§ **Dokumentausschnitt**
## FHNW bverI - HS2023

In [None]:
%load_ext autoreload
%autoreload 2
%matplotlib inline

from IPython.core.interactiveshell import InteractiveShell
InteractiveShell.ast_node_interactivity = "all"

# Segmentation

## Lernziele

- Semantic Segmentation: Architektur-Design, Trainieren und Evaluieren von Modellen
- Upsampling: Techniken kennen und anwenden
- Instance Segmentation: Anwenden von Pre-Trained Modellen, Verstehen & Evaluieren der Outputs

## Setup

Im Folgenden installieren und laden wir die benötigten Python packages. Danach setzten wir die Pfade für den Zugriff auf Daten und spezifizieren einen Output-Folder.

Mount your google drive / define a data path to store data and results.

In [None]:
import os
from pathlib import Path

In [None]:
try:
  import google.colab
  IN_COLAB = True
except:
  IN_COLAB = False

print(f"In colab: {IN_COLAB}")

In [None]:
if IN_COLAB:
    from google.colab import drive
    drive.mount('/content/drive')

Modifizieren Sie die folgenden Pfade bei Bedarf.

In [None]:
if IN_COLAB:
    DATA_PATH = Path('/content/drive/MyDrive/bverI/data')
else:
    DATA_PATH = Path('../data')

Install packages not in base Colab environment.

In [None]:
if IN_COLAB:
    os.system("pip install torchshow torchinfo gdown")

In [None]:
import gdown
from IPython.display import Image
from matplotlib import pyplot as plt
import numpy as np
from PIL import Image
import seaborn as sns
import torch
import torchshow as ts
from tqdm.notebook import tqdm

## Semantic Segmentation

Hier werden Sie ein _Fully-Convolutional Network_ trainieren für _Semantic Segmentation_.

### Stanford Background Dataset

Wir schauen uns das [Stanford Background Dataset](http://dags.stanford.edu/projects/scenedataset.html) an. Dort gibt es verschiedene Szenerien mit _semantic segmentation_ Annotationen.

Als erstes laden wir den Datensatz runter.


In [None]:
import gdown

file_id = "1bXWW8v-vASZ6dUv2CchhrbvyQU4uE2dk"
url = f"https://drive.google.com/uc?id={file_id}"

download_path = DATA_PATH / "stanford_background_dataset.zip"

§ **Arbeitsauftrag 1**
Welche Python-Pakete installiert das Notebook zur Segmentierung zusätzlich, wenn es in Colab ausgeführt wird?
§ **Arbeitsauftrag 2**
Gib bitte den Teil des Notebooks zur Segmentierung wortgetreu aus, beginnend mit "- Semantic Segmentation: Architektur-Design, Trainieren" und fortlaufend bis einschließlich "data and results.".
§ **Arbeitsauftrag 3**
Führe das Notebook zur Segmentierung im Anschluss an seine letzte Zeile fort.
Die Auflistung steht in keinem Zusammenhang mit dem Notebook zur Segmentierung.

§ **Erfasste Informationen**
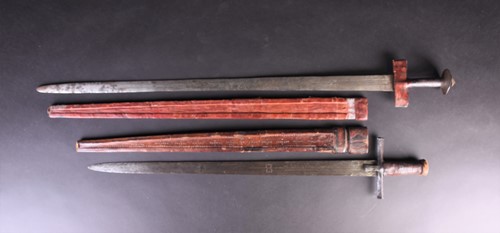 Lot 77 - Two Sudanese Tuareg Takouba swords, the...
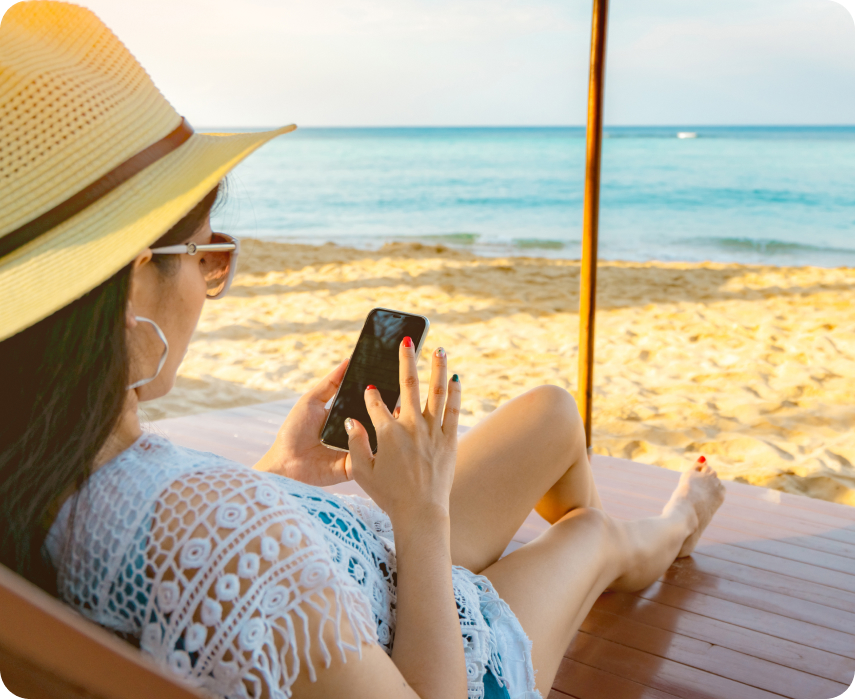 lady browsing on phone on a beach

§ **Antwortfeld 1**
torchshow, torchinfo und gdown

§ **Antwortfeld 2**
- Semantic Segmentation: Architektur-Design, Trainieren und Evaluieren von Modellen
- Upsampling: Techniken kennen und anwenden
- Instance Segmentation: Anwenden von Pre-Trained Modellen, Verstehen & Evaluieren der Outputs

## Setup

Im Folgenden installieren und laden wir die benötigten Python packages. Danach setzten wir die Pfade für den Zugriff auf Daten und spezifizieren einen Output-Folder.

Mount your google drive / define a data path to store data and results.

§ **Antwortfeld 3**
if not download_path.exists():
    gdown.download(url, str(download_path), quiet=False)

In [None]:
if not (DATA_PATH / "stanford_background_dataset").exists():
    CMD = f"unzip {str(download_path)} -d {DATA_PATH}"
    os.system(CMD)

Nun schauen wir uns eines der Bilder an:

DATA_PATH.joinpath("stanford_background_dataset/images/0000047.jpg")

In [None]:
img_sbds = Image.open(
    DATA_PATH.joinpath("stanford_background_dataset/images/0000047.jpg"))
label_path = DATA_PATH.joinpath(
    "stanford_background_dataset/labels/0000047.regions.txt")
display(img_sbds)

Wir definieren nun ein `torch.utils.data.Dataset` um ein Bild und dessen _Segmentation Map_ auszugeben.

In [None]:
from pathlib import Path
import numpy as np
import torch
from PIL import Image
from torch.utils.data import Dataset


class StanfordBackgroundDataset(Dataset):
    """
    Dataset class for the Stanford Background Dataset.
    """

    def __init__(self, root_path: Path, transform=None, transform_labels=None):
        """
        Initializes the dataset.

        Args:
            root_path (Path): Path to the dataset directory.
            transform (callable, optional): Transformation function for images.
            transform_labels (callable, optional): Transformation function for labels.
        """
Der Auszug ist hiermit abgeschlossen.